Billy no lo sabe. Se dirige a Cristina.
—Es muy pequeña —dice ella.
—Quince mil —calcula él.
—No es tan pequeña —digo—. Tiene más.
—Es pequeña —me advierte él—. Créeme.
Ciudad amada. La veo en todos los climas, la luz del sol cayendo sobre las callejas como fragmentos de loza, los atardeceres silenciosos, el viaducto azulado de lluvia. Y, al regresar —eso es mucho después—, hay largas, claras extensiones de campo a ambos lados, y rebasamos una nave de árboles, con los troncos blanqueados de cal. Carreteras de Francia. Restaurantes y cementerios. Árboles negros y lluvia suspendida. La aguja indica ciento cuarenta. Los ejes crujen como leña.
El Grand Hotel Saint-Louis. El pequeño patio con sus mesas y sillas de metal. Los postigos de habitaciones interiores, abiertos a través de un muro de hiedra espesa. Hay en él rejas sepultadas, balcones olvidados. Arriba, un pedazo del cielo de Autun, frío, nublado. Es el atardecer: el verde tiembla, los zarcillos diminutos se inclinan y se columpian. Ha llegado ese frío penetrante de Francia, ese frío que lo toca todo, que llega demasiado pronto. Dentro, debajo de la coupole, veo las mesas que están preparando para la cena. Las luces están ya encendidas sobre las maravillosas consolas de cristal cuyo interior despliega la riqueza de esta ciudad antigua: relojes en estuches de cuero, soperas, fulares. Paseo la mirada. Perfumes. Libros sobre escultura medieval. Collares. Lencería. El cristal tiene, como un barco, finas tiras de latón que recorren los bordes y se curvan en la parte superior: un domo de fragmentos teñidos, hexágonos, colmenas de color. Por detrás de todo esto, los camareros desfilan con chaquetilla blanca.
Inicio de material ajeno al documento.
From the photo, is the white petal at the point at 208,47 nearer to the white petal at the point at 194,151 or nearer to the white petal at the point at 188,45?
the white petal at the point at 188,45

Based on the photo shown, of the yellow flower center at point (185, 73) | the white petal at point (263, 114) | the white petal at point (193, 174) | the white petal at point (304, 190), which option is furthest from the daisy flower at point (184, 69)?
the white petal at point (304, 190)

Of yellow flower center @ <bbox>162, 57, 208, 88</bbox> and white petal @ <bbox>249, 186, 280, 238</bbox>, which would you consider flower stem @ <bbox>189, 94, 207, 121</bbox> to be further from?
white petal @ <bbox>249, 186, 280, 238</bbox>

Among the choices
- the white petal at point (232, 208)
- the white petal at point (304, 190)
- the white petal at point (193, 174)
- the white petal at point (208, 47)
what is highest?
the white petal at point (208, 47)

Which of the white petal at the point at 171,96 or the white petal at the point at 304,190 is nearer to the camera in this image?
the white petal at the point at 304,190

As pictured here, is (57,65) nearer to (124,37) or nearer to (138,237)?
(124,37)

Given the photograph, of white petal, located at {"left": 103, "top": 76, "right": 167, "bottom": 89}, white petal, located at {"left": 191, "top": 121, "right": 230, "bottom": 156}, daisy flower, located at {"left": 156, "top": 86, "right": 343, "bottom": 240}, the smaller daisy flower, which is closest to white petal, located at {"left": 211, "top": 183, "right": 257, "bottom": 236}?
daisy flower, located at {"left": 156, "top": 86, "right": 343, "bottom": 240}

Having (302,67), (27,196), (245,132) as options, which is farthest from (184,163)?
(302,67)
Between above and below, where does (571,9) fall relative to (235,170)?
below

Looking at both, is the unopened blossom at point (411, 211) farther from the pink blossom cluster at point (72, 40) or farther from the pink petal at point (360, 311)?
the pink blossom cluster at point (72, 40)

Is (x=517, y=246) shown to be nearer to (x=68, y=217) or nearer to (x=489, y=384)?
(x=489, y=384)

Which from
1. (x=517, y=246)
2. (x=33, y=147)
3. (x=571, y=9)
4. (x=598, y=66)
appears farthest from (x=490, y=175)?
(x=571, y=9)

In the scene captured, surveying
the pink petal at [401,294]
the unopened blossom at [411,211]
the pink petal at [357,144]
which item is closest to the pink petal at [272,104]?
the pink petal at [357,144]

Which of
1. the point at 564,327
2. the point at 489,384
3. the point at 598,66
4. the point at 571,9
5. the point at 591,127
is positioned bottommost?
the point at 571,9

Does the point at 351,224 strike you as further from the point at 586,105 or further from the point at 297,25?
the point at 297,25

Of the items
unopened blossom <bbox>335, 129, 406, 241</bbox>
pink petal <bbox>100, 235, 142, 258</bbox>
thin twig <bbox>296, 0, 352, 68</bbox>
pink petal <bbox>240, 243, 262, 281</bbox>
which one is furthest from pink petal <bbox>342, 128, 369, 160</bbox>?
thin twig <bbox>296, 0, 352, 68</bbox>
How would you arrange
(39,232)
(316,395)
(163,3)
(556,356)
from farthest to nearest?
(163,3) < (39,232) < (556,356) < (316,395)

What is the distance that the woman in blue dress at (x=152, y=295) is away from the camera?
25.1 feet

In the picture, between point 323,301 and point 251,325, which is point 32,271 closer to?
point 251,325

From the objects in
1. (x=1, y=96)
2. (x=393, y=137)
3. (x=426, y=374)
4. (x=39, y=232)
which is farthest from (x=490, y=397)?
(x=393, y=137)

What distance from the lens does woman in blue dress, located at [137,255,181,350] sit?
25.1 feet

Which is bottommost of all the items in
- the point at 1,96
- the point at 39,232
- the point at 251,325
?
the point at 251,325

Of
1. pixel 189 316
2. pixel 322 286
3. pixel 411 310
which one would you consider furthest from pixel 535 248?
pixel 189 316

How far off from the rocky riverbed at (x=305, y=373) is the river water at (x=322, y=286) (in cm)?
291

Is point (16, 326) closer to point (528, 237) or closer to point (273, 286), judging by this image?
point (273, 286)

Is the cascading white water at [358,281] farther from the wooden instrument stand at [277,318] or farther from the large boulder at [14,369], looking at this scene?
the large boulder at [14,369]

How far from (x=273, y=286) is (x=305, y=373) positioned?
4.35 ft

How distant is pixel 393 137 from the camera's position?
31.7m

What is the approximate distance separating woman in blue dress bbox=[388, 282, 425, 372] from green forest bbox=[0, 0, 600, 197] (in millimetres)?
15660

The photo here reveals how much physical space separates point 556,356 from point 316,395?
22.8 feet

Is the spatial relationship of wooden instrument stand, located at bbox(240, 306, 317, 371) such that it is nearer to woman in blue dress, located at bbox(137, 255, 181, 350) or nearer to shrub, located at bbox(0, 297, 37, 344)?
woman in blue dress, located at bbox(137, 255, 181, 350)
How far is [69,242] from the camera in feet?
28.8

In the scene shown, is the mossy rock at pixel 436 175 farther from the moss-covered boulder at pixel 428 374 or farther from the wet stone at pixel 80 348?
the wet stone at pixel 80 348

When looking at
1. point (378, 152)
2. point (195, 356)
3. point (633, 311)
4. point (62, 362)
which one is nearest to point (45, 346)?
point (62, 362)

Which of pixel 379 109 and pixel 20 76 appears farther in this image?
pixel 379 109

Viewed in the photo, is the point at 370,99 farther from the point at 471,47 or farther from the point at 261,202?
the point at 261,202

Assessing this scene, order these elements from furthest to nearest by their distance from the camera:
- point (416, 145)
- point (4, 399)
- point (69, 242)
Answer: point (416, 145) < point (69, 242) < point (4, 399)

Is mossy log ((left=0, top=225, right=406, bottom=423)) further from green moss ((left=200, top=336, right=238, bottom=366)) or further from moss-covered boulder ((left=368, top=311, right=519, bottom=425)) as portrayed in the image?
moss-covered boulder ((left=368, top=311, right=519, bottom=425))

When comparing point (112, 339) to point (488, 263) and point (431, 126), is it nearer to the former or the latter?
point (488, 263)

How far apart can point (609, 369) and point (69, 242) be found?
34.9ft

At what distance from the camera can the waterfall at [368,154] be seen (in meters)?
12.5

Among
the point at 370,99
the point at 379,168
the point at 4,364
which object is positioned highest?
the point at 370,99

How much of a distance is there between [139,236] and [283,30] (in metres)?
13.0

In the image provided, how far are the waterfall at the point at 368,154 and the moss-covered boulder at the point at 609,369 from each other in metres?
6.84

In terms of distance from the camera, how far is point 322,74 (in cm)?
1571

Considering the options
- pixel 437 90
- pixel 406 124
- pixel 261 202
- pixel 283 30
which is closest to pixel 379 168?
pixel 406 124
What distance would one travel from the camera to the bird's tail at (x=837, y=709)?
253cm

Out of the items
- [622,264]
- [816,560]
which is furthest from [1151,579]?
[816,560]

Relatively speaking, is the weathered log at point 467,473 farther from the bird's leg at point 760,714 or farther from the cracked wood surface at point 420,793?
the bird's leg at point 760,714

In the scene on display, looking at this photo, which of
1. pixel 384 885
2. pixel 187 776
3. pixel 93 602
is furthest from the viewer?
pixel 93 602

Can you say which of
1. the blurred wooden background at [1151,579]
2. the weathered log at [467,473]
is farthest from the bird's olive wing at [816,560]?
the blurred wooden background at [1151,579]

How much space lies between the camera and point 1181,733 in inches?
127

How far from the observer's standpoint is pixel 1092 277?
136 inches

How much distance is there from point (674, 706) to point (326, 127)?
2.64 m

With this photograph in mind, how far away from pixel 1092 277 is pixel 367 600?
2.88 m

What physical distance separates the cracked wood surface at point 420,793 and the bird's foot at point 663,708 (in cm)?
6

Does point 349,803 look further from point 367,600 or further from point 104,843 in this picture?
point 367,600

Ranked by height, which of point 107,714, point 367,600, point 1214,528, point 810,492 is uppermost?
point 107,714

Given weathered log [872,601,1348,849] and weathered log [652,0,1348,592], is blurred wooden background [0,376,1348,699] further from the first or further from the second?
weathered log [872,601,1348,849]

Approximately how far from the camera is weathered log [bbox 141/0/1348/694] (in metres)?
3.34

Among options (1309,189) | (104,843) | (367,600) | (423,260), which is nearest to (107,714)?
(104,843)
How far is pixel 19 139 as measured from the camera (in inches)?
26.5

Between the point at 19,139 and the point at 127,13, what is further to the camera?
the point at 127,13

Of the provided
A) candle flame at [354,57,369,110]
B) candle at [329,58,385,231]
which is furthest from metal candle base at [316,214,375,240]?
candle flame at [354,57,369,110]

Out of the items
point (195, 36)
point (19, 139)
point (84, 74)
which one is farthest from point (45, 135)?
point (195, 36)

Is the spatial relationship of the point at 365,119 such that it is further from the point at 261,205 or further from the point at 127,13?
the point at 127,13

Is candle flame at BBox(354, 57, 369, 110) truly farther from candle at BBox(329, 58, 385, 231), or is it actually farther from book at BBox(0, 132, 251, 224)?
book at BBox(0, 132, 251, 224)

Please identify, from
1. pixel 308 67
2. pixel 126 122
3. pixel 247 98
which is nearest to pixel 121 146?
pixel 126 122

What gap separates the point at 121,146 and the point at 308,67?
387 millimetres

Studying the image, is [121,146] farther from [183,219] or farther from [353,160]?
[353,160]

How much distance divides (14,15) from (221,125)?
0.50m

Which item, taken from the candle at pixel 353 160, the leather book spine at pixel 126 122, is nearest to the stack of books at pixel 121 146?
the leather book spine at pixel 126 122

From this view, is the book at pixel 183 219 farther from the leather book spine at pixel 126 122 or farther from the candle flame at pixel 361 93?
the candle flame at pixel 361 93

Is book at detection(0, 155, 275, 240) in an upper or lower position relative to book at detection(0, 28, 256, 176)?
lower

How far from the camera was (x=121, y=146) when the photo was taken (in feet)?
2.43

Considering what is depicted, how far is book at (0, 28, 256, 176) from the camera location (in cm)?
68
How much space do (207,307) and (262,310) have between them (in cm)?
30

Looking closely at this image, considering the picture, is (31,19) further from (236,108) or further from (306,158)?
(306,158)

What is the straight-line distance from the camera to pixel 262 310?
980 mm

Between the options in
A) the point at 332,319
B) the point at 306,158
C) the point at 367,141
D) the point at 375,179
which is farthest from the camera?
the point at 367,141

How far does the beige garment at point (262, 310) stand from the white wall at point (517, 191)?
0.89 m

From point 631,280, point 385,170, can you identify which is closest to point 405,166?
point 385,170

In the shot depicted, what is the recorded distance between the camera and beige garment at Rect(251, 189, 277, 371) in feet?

Una ciudad pequeña, sin alegría, con sus cafés y su vasta plaza. En las afueras se alzan apartamentos nuevos. Calles que nunca he visto. Hay dos cines, el Rex y el Vox. Brota agua de las fuentes. Unas ancianas pasean a sus perros. Por la mañana. Leo An Illustrated History of France. Una niebla densa ha blanqueado el jardín, donde todo queda oculto. Un silencio absoluto. Apenas percibo el paso del tiempo. Cuando salgo, el sol empieza a asomar. La aguja eclesial parece negra. Las palomas rezongan. No puedo evitar el deseo de hablar con alguien sobre este momento. Echo a andar bajo el flanco largo y ceñudo de la catedral, y luego desciendo. Conozco todas las calles. Place d’Hallencourt. Rué St. Pancrace, que se curva como una mujer. Conozco las casas bellas. Y, por supuesto, conozco a algunas personas. A los Job: creo que ella es la mujer más flaca que he visto en mi vida. A la camarera del Café Foy. A Madame Picquet. Precisamente, tengo que preguntarles a los Wheatland por ella.